PASSAGE SHOWN:
Alteryx is a visual data transformation platform with a user-friendly interface and drag-and-drop tools. Nonetheless, Alteryx may have difficulties to cope with the complexity increase within an organization’s data pipeline, and it can become a suboptimal tool when companies start dealing with large and complex data transformations. In such cases, moving to dbt can be a natural step, since dbt is designed to manage complex data transformation pipelines in a scalable, efficient, and more explicit manner. Also, this transition involved migrating from on-premises SQL Server to Snowflake cloud computing. In this article, we describe the differences between Alteryx and dbt, and how we reduced a client's 6-hour runtime in Alteryx to 9 minutes with dbt and Snowflake at Indicium Tech.
Transforming data to follow business rules can be a complex task, especially with the increasing amount of data collected by companies. To reduce such complexity, data transformation solutions designed as drag-and-drop tools can be seen as more intuitive, since analysts can visualize the steps taken to transform data. One example of a popular drag-and-drop transformation tool is Alteryx which allows business analysts to transform data by dragging and dropping operators in a canvas. The graphic interface of Alteryx Designer is presented in Figure 1.
Nonetheless, as data workflows become more complex, Alteryx lacks the modularity, documentation, and version control capabilities that these flows require. In this sense, dbt may be a more suitable solution to building resilient and modular data pipelines due to its focus on data modeling.
This article reports our experience migrating a large client's data workflow from Alteryx to dbt over the course of three months. After model refactoring, model runtime was reduced from 6 hours to 9 minutes in dbt, with clearer lineage of models and better documentation and version control.

DATA SUPPLIED:

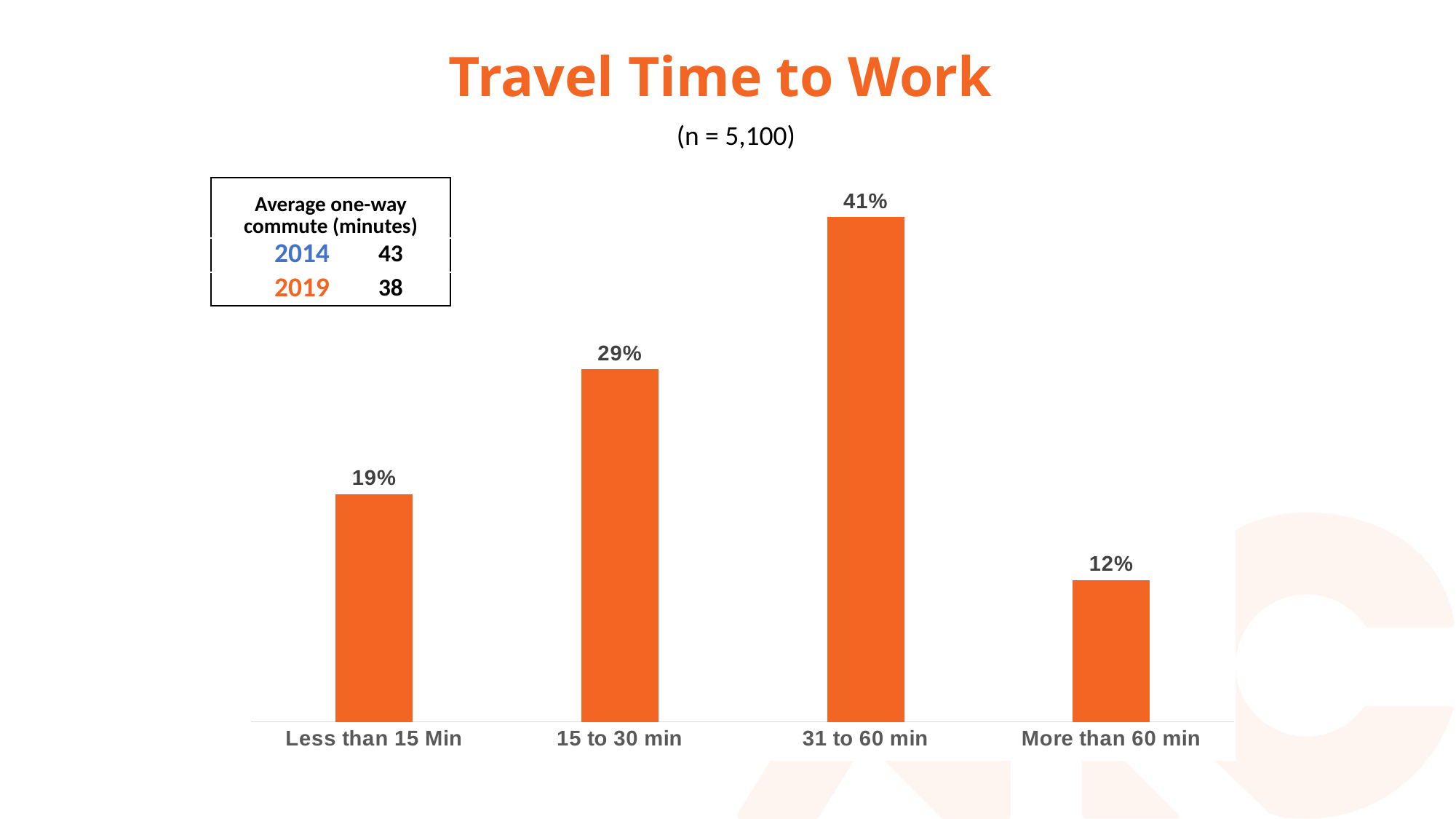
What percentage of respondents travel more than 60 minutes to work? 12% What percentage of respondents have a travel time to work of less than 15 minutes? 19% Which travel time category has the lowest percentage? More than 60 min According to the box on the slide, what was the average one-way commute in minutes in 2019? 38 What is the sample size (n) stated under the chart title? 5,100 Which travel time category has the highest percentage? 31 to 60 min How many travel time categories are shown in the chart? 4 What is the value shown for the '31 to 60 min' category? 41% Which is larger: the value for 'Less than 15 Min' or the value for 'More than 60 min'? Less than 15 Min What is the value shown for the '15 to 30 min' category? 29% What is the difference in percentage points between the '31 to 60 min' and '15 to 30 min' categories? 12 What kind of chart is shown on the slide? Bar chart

...

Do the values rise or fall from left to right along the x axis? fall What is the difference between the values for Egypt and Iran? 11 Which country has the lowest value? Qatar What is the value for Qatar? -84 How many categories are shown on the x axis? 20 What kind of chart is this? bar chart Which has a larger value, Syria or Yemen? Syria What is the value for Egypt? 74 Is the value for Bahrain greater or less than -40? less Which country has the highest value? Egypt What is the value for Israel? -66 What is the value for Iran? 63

...

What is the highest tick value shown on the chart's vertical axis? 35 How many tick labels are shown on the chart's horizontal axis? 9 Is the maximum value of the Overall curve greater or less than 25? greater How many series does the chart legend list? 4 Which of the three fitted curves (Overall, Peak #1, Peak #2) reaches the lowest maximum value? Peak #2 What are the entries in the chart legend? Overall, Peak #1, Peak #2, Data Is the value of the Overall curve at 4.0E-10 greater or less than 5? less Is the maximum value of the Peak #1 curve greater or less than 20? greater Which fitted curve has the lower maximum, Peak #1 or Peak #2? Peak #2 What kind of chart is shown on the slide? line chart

TASK:
Please answer these about the Alteryx-to-dbt article:
1. What did the on-premises SQL Server setup move to?
2. Which three capabilities does Alteryx lack as data workflows become more complex?
3. Over how long was the client's workflow migrated?

EXPECTED OUTPUT:
1. Snowflake.
2. Modularity, documentation, and version control.
3. Three months.